Supporting actors/actresses in movies who hit big through TV?

I can give you a trio of opposite-direction folks (TV to movies): Meg Ryan, Julianne Moore and Marisa Tomei. All of them started out on the soap As The World Turns.

I’m not sure you can say Skerritt “got noticed” after Picket Fences. His current career doesn’t look much different than his pre-Picket Fences one, which was still pretty mainstream (prominent supporting roles in Top Gun, Cheers, Alien). After, he had a huge string of made-for-TV movie roles, bit parts, and guest appearances.

David Strathairn was a highly recognizable “That Guy” in film for many decades before becoming Dr. Lee Rosen in Alphas.

You just broke my frakking brain.

David Strathairn has been nominated for Oscars, Golden Globes, Emmys (won one), SAG Awards, and a BAFTA just to touch the highlights. He was slumming in Alphas: suggesting that that is when he “made it big” is just wrong.

Huh, wow. Admittedly I haven’t followed his career or even paid much attention to movies in general since 1994’s The River Wild. Good on him!

He was well-known on the stage, having starred in the improv group The Compass (its Hyannisport franchise) and The Apple Tree on Broadway. While the general public was mostly unaware of him, actors and producers knew him pretty well in the early-mid 60s.

**Shalhoub **really got to prominence with his role on “Wings” though, not that he was the star but he was a popular character on a popular show. Before that he only had a few bit parts here and there, not much that you’d call even a supporting role. Barton Fink maybe but even then, it came out in '91, the same year Wings premiered.

Megan Mullally really got to prominence on WILL & GRACE after a lot of small roles in movies – and after auditioning for the part of Elaine on SEINFELD.

They even lampshaded that on Scrubs, with J.D. wondering if Janitor and the actor who plays a Chicago cop in The Fugitive are one and the same person.

He first came on my radar screen with his recurring role as a boring-as-hell businessman who dated (and later married?) Rox on L.A. Law.

Which reminds me, Richard Dysart was in a gazillion movies before hitting it big as the patriarchal senior partner on L.A. Law.

Butterfly McQueen.
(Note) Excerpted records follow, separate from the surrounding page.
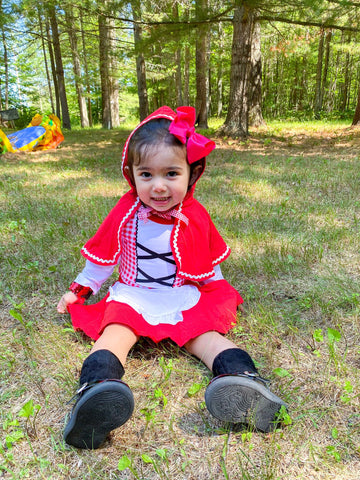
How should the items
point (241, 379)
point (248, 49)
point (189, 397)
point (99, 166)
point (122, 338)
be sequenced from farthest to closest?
point (248, 49)
point (99, 166)
point (122, 338)
point (189, 397)
point (241, 379)

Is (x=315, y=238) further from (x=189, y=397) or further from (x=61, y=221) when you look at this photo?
(x=61, y=221)

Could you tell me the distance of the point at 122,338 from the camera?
1770 millimetres

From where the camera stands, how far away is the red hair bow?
1.76 metres

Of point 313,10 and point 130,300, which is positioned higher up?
point 313,10

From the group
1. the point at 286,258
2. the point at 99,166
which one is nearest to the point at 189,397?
the point at 286,258

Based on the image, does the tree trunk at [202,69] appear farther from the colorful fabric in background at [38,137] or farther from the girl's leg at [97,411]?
the girl's leg at [97,411]

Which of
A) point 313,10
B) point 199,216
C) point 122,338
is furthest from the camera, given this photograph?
point 313,10

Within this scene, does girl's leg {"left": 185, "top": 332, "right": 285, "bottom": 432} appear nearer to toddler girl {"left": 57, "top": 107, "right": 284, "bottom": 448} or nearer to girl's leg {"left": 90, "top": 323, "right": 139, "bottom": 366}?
toddler girl {"left": 57, "top": 107, "right": 284, "bottom": 448}

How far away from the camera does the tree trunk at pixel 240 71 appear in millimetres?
7785

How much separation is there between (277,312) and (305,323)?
194 mm

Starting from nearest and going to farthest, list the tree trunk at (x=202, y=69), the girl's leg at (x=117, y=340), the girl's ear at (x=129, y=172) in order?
the girl's leg at (x=117, y=340) < the girl's ear at (x=129, y=172) < the tree trunk at (x=202, y=69)

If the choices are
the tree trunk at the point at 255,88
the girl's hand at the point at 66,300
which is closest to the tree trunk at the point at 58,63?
the tree trunk at the point at 255,88

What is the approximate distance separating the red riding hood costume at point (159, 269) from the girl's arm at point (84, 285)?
15mm

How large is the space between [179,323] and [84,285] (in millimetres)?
641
The Best Supporting Actress from Gone With the Wind became the first Black person to carry a TV series, Beulah.

Nicholas Brendan was in a Children of the Corn sequel before becoming Xander on BtVS.

Fram Drescher was referred to as “the actress you can’t forget in the films you can’t remember” until she and then husband Peter Marc Jacobson created The Nanny.

Wasn’t that Hattie “Mammy” McDaniel?

Jon Hamm got plenty of small movie parts before MAD MEN made him a household name: he’s the square-jawed young pilot who obviously can’t do what Clint Eastwood and Tommy Lee Jones can in SPACE COWBOYS, he’s the Army captain who doesn’t have what it takes compared to Mel Gibson in WE WERE SOLDIERS; he’s the cop in a film with Ray Walston, he’s the skydiving guide in a film with Paul Rudd – they just needed a broad-shouldered guy to deliver lines with smiling assurance, is all.

Jennifer Garner had supporting roles in over half-a-dozen movies – she’s the other nurse in PEARL HARBOR, the long-suffering girlfriend in DUDE WHERE’S MY CAR, and so on – but didn’t hit the big time until after the first episode of ALIAS.

Although his name was mentioned in the OP, the film(s) were not: William Shatner in The Brothers Karamazov (1958) starring Yul Bryner.

There were lots of others, including my favorite Weird Cast movies, The Outrage, a remake of an Akira Kurasawa film as a Western (As they did with Seven Samurai and [io]Yojimbo*), mbut this time with Rashomon It has to be one of the most neglected films ever, which is weiord, all thinhgs considered.

Shatner gets the role of the Priest, a Preacher in this version. He’s aided and abetted by Paul Newman as an unlikely Mexican ()the Toshiro Mifune role), Claire Bloom, Lawrence Harvey, Howard da Silva (Ben Franklin!), and Edward G. Robindon (!!)

Shatner also starred in Incubus (Inkubo), the first film in Esperanto (!!!) Maybe his dramatic pauses sounded more natural in Esperanto.

Once there was a guy who got supporting roles on the big screen. A love triangle where the wife might leave her husband for a younger man? He’s not first-billed or second-billed, because – well, he’s the younger man. A comedy like RETURN OF THE KILLER TOMATOES, he’s the protagonist’s wisecracking buddy. You cast his cousin as the leading man in a heist movie; you cast him as the memorable cross-dresser.

Anyhow, you know as well as I do when things turned around for George Clooney.

Does Mark Harmon count?

He was top billed in a bunch of B movies before hitting it big with NCIS, but I don’t think any of them were terribly successful.

Oh, he just popped into my head.

Gary Sinise was a great supporting actor in Forrest Gump, Ransom, and a few other movies and then took off with CSI:New York.